Wells tells Summer Times the history of north and south in pre-Civil war times is a lot more complicated than most Americans acknowledge.

“The traditional story is one in which the abolitionist north goes to war with the slaved south and obviously that contains some kernels of truth, but it also obfuscates a much darker and bleaker history of northern cities like New York.

“Today we think of New York as this amazing, democratic, pluralistic society, but it harbours a much darker past and that’s really what I wanted explore in the book… the story is not as clean and uncomplicated as we might first assume.”

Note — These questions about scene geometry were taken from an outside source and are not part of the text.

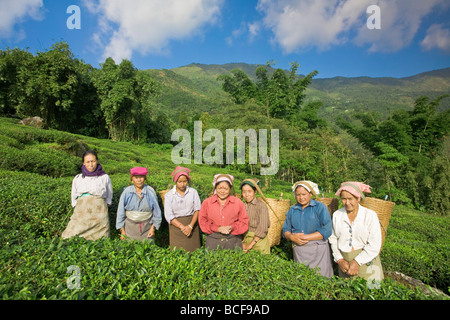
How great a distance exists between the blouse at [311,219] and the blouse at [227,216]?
0.59m

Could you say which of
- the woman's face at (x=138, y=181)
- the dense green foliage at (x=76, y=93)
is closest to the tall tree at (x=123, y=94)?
the dense green foliage at (x=76, y=93)

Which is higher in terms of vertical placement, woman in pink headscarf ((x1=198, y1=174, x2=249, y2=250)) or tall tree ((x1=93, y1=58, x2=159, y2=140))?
tall tree ((x1=93, y1=58, x2=159, y2=140))

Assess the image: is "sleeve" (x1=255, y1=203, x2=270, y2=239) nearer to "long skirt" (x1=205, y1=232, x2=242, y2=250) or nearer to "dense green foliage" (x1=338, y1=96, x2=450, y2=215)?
"long skirt" (x1=205, y1=232, x2=242, y2=250)

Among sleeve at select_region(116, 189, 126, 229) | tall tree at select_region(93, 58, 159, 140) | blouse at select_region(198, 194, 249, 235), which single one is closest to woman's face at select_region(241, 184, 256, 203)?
blouse at select_region(198, 194, 249, 235)

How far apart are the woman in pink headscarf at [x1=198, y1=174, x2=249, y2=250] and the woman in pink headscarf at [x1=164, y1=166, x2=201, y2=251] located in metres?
0.39

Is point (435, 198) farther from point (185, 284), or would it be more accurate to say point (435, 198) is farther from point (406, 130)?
point (185, 284)

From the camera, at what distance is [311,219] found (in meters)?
2.79

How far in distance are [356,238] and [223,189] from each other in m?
1.60

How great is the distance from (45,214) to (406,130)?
992 inches

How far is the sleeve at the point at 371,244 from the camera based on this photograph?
2.49m

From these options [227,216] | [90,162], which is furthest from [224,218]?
[90,162]

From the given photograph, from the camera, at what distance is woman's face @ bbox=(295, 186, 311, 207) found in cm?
282

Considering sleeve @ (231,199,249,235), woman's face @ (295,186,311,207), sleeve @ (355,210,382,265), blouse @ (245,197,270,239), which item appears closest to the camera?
sleeve @ (355,210,382,265)

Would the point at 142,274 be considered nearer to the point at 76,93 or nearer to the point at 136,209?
the point at 136,209
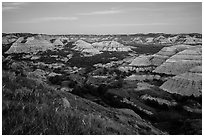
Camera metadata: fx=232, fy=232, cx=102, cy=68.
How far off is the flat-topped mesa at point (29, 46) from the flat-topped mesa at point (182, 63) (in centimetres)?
8007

Wells says New York City was uniquely pro-southern and pro-slavery and much of that was tied up with Wall Street’s cotton trade that created much of its wealth and power. He says cotton produced in the south ended up going to places like New England and Manchester and passed through the fingers of financiers in New York City.

“In addition to the fact that merchants and financiers are making a lot of money off of the cotton trade, it’s also true that early insurance companies were insuring against the loss of slave property, insuring against cotton crops being destroyed.

“Like the north more generally, but acutely, New York City was benefitting financially from the cotton trade with the south and that rendered the city very pro-slavery.”

He says New York City’s pro-slavery stance was driven by both money and racism.

“The Democrat Party in New York City is of two minds which dovetails nicely; they are deeply racist, it was a deeply racially conservative city. But it was also a city that realised its prosperity and its growing wealth and power were based upon the compromise over slavery with the American south.”

It was written into the Constitution that northern states were duty bound to return any slaves that had escaped bondage and gone to the north and Wells says there was a powerful group of lawyers, judges, and police officers who took that duty very seriously.

Wells says the kidnapping club operated with ruthless efficiency, arresting black men – whether they were escapees from the south or not – and having them declared runaways by judges and city recorders before their families even found out.

“Sometimes it would happen early in the morning and, before families knew what hit them, their loved ones were sent down plantations in Louisiana, Florida, or the Carolinas. More than likely, the people who were embedded in this nefarious web were never to realise their freedom again.”

With that comes a story of resistance against attempts to make New York City a dangerous place for black people. One of the heroes of that resistance is now overlooked black activist and journalist David Ruggles who identified the people who were arresting black men and labelled them the New York Kidnapping club and denounced them in his newspaper.

“He is a man who was a tireless advocate for racial justice and somebody who we’ve lost track of in our history… it’s important to know that people like David Ruggles were part of our national story of freedom.”